### PROBLEMS TO WORK ON
A: Reproduce the passage of the Databricks model serving thread from "All libraries needed" to "at serving endpoint." word for word.
B: Pick up the thread about serving bitsandbytes-quantized models on Databricks after its last sentence and keep writing it.

Databricks

phi_alpaca · ‎02-15-2024

Hello,

I've been trying to serve registered MLflow models at GPU Model Serving Endpoint, which works except for the models using bitsandbytes library. The library is used to quantise the LLM models into 4-bit/ 8-bit (e.g. Mistral-7B), however, it runs into error while registering at endpoint. This error is shown in the service log:

All libraries needed are registered in the requirements.txt files, it looks like one option to fix the error is to run a bash script to help it locate the right path of the package, but we're not able to do so at serving endpoint.

Has anyone successfully served a quantised LLM model at Databricks model serving using bitsandbytes? If so, how do you get around it? Any help on the topic would be much appreciated.

Thanks

Kaniz · ‎02-16-2024

Hi @phi_alpaca, Serving quantized LLM (Large Language Models) using Databricks Model Serving can be a powerful way to optimize performance and reduce latency.

Let’s explore some options:

Databricks Model Serving with GPU and LLM Optimization:
- Databricks Model Serving now supports GPU and LLM optimization, making it easier to deploy AI models, including LLMs and Vision models, on the Lakehouse Platform.
- With this launch, you can deploy open-source or custom AI models, and Databricks Model Serving automatically optimizes them for LLM serving without any manual configuration.
- It’s a serverless GPU serving product developed on a unified data and AI platform, allowing end-to-e...¹.
- You can log your model with MLflow, and Databricks Model Serving will prepare a production-ready con...¹.
Quantized LLMs with bitsandbytes:
- The bitsandbytes library provides tools for quantizing language models, which can significantly reduce memory usage.
- One approach is to use QLoRA (Quantized Low Rank Adapters), which backpropagates gradients through a frozen, 4-bit quantized pretrained language model into Low Rank Adapters (LoRA).
- QLoRA allows fine-tuning of large language models on limited GPU memory while preserving performance ².
- You can explore the Google Colab notebook to see how to use 4-bit models in inference and run GPT-neo-X (a 20B parameter model) on a free Goo...².
Troubleshooting the Error:
- If you’re encountering an error while registering the model at the serving endpoint, consider the following steps:
  - Check Dependencies: Ensure that all required libraries (including bitsandbytes) are correctly registered in the requirements.txt file.
  - Path Issues: If the error is related to locating the package path, consider whether the serving environment has the necessary paths set up. Unfortunately, running a bash script directly at the serving endpoint might not be feasible.

### STORED DATA

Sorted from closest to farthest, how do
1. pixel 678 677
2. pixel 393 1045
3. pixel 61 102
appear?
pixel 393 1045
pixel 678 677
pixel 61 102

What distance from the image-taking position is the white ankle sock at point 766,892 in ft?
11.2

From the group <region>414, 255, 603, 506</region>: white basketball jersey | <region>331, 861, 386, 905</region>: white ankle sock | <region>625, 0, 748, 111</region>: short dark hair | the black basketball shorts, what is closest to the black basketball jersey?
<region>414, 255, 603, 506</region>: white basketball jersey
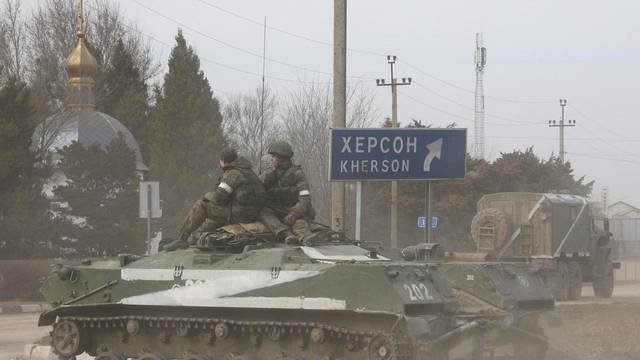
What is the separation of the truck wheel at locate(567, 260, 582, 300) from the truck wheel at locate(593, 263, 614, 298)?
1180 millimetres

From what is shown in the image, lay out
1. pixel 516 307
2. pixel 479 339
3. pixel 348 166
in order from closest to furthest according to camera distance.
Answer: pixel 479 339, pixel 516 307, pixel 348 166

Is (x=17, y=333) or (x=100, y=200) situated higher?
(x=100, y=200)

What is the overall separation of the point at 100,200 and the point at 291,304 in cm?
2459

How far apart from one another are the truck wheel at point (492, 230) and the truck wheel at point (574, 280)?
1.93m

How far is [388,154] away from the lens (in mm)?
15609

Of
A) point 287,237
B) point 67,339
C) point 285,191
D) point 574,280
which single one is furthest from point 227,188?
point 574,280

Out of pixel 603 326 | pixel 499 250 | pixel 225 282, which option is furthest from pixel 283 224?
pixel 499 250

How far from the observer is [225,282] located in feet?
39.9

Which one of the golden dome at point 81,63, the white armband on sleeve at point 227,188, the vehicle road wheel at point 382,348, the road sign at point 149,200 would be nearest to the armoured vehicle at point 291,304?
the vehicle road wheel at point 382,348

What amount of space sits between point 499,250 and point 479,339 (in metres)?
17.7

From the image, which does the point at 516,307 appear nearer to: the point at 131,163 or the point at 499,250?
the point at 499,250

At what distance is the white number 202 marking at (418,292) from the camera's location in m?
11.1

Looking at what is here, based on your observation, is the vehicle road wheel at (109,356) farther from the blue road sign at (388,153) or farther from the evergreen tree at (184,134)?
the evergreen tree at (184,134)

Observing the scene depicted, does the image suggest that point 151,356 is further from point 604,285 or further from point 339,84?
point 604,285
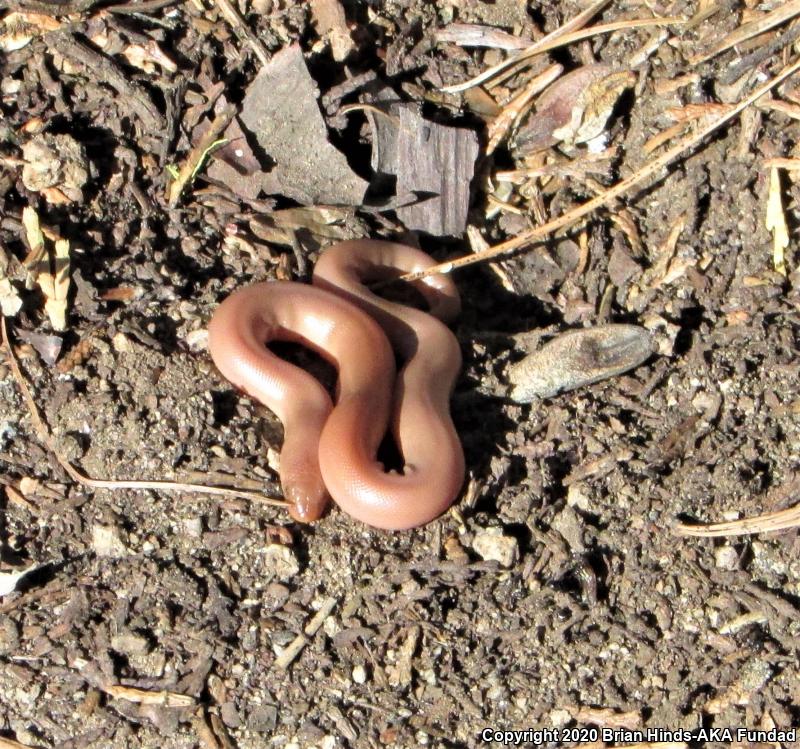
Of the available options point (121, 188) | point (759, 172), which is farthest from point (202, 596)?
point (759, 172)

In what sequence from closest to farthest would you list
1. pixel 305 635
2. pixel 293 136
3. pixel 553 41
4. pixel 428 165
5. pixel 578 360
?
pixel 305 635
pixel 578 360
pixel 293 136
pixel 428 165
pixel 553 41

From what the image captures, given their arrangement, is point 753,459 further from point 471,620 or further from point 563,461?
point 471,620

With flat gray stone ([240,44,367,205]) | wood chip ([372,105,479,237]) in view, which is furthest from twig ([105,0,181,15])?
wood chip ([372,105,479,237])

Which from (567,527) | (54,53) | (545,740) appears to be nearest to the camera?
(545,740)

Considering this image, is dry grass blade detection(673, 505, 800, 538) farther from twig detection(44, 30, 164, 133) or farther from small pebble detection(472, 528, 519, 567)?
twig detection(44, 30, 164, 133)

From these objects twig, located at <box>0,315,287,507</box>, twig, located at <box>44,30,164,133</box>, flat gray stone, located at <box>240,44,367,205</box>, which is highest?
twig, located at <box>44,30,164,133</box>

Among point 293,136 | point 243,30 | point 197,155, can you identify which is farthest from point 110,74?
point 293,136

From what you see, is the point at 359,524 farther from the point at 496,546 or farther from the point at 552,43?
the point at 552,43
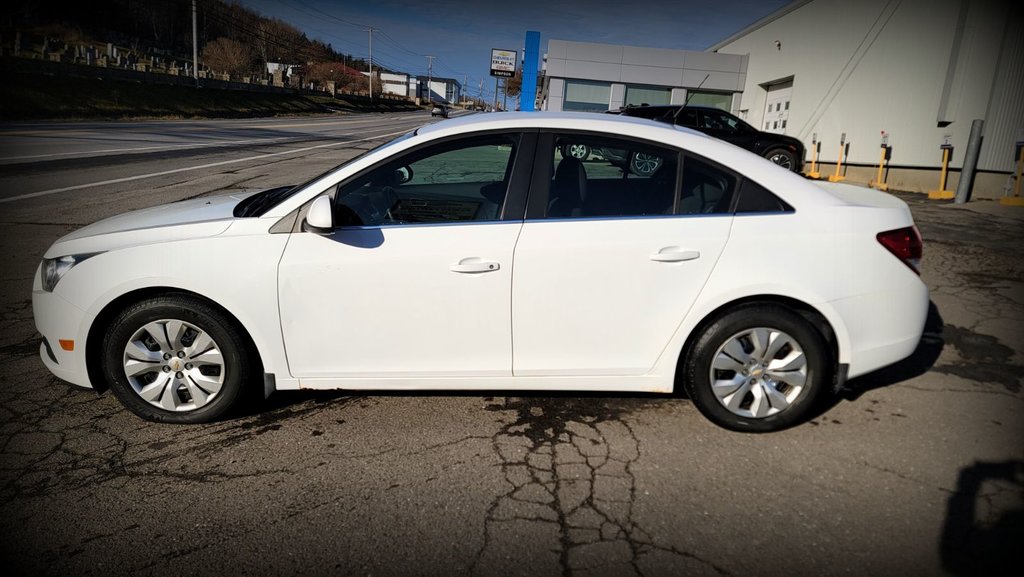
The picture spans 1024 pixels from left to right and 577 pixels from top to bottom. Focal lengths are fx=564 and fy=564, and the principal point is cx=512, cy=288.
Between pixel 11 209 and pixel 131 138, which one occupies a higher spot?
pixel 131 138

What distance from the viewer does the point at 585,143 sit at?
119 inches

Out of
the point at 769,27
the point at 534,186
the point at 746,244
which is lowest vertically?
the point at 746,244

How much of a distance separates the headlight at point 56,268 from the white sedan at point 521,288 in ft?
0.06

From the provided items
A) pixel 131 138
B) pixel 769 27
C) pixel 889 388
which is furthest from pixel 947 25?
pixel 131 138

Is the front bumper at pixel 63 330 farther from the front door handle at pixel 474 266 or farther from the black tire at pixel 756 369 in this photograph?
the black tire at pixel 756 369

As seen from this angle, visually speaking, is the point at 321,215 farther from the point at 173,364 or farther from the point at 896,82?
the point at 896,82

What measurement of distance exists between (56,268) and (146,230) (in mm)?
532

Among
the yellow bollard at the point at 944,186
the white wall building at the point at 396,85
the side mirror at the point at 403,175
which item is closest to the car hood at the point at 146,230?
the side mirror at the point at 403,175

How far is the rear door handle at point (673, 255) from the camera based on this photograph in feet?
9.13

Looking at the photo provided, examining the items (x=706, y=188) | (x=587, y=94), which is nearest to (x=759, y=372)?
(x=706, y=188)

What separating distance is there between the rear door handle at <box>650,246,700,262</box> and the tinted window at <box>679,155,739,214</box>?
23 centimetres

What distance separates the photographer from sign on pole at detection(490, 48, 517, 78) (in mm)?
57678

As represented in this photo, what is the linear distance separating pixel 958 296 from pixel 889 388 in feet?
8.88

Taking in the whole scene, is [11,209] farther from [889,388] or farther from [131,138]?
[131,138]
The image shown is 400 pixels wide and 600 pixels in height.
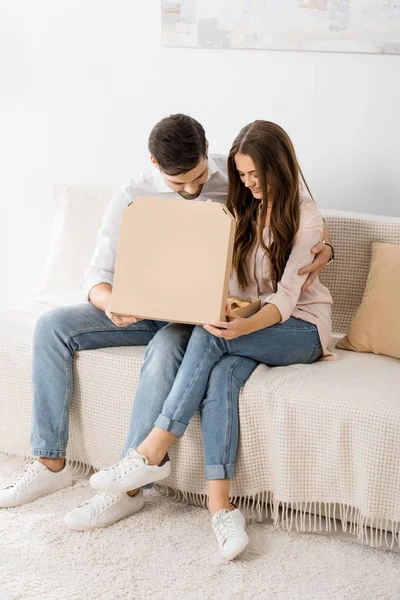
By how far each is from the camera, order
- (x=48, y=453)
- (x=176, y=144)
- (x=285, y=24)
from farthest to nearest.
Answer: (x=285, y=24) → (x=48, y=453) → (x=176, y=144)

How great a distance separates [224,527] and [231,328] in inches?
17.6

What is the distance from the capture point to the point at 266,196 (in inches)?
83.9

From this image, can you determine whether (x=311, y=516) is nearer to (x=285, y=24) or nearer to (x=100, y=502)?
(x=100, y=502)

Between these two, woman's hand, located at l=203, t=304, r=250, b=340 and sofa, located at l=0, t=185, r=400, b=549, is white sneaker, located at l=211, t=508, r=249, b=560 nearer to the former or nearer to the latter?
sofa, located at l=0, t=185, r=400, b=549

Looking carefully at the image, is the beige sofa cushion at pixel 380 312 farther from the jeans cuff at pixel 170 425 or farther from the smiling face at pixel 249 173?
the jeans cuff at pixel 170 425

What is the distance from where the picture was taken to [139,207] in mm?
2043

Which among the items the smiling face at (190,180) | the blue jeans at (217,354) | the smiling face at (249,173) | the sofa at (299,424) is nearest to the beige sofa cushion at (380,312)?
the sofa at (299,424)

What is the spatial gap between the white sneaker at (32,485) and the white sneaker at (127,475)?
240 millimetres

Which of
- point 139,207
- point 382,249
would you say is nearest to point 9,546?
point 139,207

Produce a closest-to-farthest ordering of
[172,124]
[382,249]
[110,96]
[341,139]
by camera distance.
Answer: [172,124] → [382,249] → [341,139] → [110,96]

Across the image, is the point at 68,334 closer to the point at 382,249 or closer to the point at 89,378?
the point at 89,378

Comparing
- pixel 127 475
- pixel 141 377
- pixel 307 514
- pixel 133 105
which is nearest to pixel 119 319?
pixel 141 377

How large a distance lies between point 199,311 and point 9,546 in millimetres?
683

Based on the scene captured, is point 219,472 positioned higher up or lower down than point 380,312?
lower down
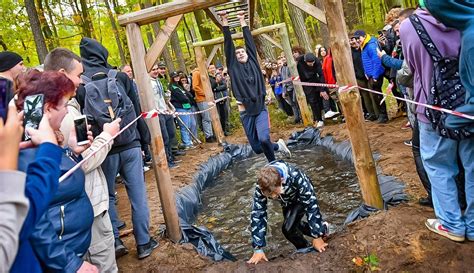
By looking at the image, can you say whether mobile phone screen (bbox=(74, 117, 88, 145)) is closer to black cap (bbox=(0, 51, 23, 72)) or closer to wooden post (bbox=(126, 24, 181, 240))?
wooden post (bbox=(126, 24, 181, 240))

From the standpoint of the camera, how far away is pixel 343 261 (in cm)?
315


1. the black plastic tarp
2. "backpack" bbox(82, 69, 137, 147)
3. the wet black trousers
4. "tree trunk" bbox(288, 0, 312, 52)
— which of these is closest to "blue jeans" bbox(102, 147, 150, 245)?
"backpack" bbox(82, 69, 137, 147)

==

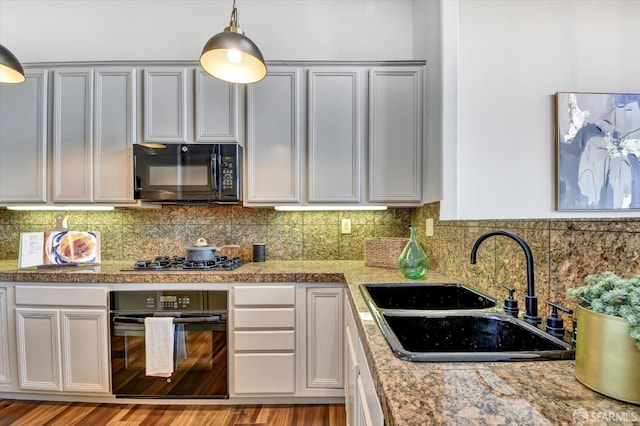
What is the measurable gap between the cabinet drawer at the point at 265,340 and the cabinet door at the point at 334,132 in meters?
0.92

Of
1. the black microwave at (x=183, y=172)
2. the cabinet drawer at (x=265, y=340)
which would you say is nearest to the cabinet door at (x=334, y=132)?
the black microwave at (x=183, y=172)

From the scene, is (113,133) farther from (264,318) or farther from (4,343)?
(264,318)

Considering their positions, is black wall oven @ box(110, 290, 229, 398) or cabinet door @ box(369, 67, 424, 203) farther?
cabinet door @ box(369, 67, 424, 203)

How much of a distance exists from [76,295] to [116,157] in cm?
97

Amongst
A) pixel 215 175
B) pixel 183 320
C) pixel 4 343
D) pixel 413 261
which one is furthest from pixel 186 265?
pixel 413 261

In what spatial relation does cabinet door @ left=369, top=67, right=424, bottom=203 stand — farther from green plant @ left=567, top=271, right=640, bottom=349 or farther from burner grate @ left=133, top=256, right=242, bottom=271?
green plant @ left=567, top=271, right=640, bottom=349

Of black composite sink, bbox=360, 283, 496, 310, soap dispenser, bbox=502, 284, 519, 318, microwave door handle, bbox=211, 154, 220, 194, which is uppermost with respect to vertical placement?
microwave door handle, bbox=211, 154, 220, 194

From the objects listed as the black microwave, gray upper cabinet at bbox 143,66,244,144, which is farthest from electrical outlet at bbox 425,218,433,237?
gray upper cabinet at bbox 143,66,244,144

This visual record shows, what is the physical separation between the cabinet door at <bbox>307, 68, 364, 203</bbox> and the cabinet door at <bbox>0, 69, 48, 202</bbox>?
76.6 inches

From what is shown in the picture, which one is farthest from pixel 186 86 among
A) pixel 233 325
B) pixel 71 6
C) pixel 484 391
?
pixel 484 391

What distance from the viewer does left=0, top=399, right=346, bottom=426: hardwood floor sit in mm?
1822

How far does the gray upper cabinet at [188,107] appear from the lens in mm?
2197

### TASK-BY-TASK ANSWERS
A:
All libraries needed are registered in the requirements.txt files, it looks like one option to fix the error is to run a bash script to help it locate the right path of the package, but we're not able to do so at serving endpoint.

B:
  - Model Registration: Double-check the model registration process. Sometimes issues arise during model logging or deployment.
  - Logs and Debugging: Review the service logs for more specific error messages. Debugging logs can provide insights into the root cause.
  - Community Support: Reach out to the Databricks community or forums. Others who have encountered similar issues might have valuable insights or workarounds.

G-M · ‎02-20-2024

Hi @phi_alpaca , we are facing exactly the same issue trying to serve a bitsandbytes quantized version of Mixtral-8x7B . Did you have any progress resolving this? The answer from @Kaniz isn't too helpful and seems to be AI-generated...

As you say, the deployed container is such a black box that we can't take the diagnostic steps listed in the error output.

phi_alpaca · ‎02-20-2024

Hey @G-M , thanks for sharing your experience as well. Unfortunately I haven't had any luck on my end for resolving this. Would be interested to know if you have any breakthrough down the line. Is it something Databricks might be able to put a small fix in please? @Kaniz
Thanks

JAgreenskylake · ‎02-22-2024

Hi, @phi_alpaca have you managed to solve this? We have a similar issue..

phi_alpaca · ‎02-22-2024

Hey @JAgreenskylake , no luck so far. I have been working around it by not using quantised models, which is not ideal, so really hope it's possible to do that soon.

G-M · ‎02-26-2024

@phi_alpaca

We have solved it by providing a conda_env.yaml when we log the model, all we needed was to add cudatoolkit=11.8 to the dependencies.

phi_alpaca · ‎02-27-2024

Thanks so much for sharing and glad it worked out for you guys!
I will have a go and feed back.

phi_alpaca · ‎03-07-2024

I seem to have some compatibility issues with cudatoolkit=11.8, would it be possible for you share what versions you use for torch, transformers, accelerate, and bitsandbytes? Thanks!